In “Segregation, race, and charter schools: What do we know?” Brookings Senior Fellows Grover J. “Russ” Whitehurst and Richard Reeves, along with Senior Research Assistant Edward Rodrigue, find that poverty—not race—is the real challenge for segregated schools, and that improving school quality is key to closing racial achievement gaps.
Examining empirical research that measures the effect of interventions to provide low-income and minority students with access to higher-performing and more racially heterogeneous schools, the authors conclude that positive impacts on student achievement are driven by school quality.
Looking at trends in racial segregation over time, the authors find that changes in schools’ racial makeup in recent decades have been driven largely by the increase in the Hispanic and Asian American populations. While black and white students have become much more likely to share classrooms with Hispanics, blacks and whites are not more likely to share classrooms with each other than they were decades ago—the original intent of the Brown v. Board of Education landmark Supreme Court ruling that desegregated schools 60 years ago.
But while many school districts are less racially segregated, school segregation by family income has increased since 1990 both within and between school districts. The authors note that race and economic status are of course highly correlated, with black students four times as likely to be in a high-poverty school as a low-poverty one; for whites the ratio is the other way round.
The authors also focus on how charter school systems influence segregation, finding that while national averages show that charters serve almost equal numbers of white, black, and Hispanic students, individual charter schools are generally more racially segregated than traditional public schools that serve the same geographical area. In urban areas, the charter schools into which black students transfer from traditional public schools are substantially more segregated racially than the traditional public schools from which they exit. Despite that segregation, studies of urban charter schools present compelling evidence that high quality urban charters can overcome the effects of school segregation on student achievement.
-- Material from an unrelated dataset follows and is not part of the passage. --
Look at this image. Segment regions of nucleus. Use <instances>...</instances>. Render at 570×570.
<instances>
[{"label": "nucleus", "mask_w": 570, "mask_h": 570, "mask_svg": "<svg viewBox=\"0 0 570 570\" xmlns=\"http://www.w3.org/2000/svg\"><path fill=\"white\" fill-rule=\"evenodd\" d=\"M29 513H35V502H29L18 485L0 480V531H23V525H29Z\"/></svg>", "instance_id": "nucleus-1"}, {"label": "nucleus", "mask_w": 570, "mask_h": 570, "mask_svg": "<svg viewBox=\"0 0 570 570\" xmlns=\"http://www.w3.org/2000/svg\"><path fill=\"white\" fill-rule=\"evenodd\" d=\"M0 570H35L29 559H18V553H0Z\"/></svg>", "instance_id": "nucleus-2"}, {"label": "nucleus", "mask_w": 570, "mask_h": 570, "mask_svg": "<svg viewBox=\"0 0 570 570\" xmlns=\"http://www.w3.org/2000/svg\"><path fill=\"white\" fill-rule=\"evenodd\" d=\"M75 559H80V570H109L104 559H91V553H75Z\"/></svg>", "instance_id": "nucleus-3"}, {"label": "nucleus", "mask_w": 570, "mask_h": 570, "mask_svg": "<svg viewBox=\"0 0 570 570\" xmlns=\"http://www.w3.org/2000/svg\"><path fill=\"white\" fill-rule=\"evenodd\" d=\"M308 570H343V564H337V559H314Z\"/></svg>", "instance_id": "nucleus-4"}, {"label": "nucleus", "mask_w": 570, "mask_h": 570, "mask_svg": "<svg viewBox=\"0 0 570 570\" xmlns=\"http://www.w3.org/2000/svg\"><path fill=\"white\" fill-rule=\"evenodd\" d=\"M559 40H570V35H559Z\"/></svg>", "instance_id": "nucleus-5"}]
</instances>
The authors conclude, “The U.S. is an increasingly diverse nation, but remains a highly segregated one. Our schools reflect both our separateness and our inequality…The desire for more integrated schools is understandable. But it is helpful to be as clear as possible about what lies behind that desire. If the main objective is to narrow racial achievement gaps, we need to understand to what extent, and in what way, segregation influences those gaps. The weight of evidence suggests that, at least in the context of the education system, the worse educational outcomes for minority students are the result not of the racial composition of their schools, but the economic backgrounds of their fellow students, and the quality of the school itself—both of which are strongly correlated with race.”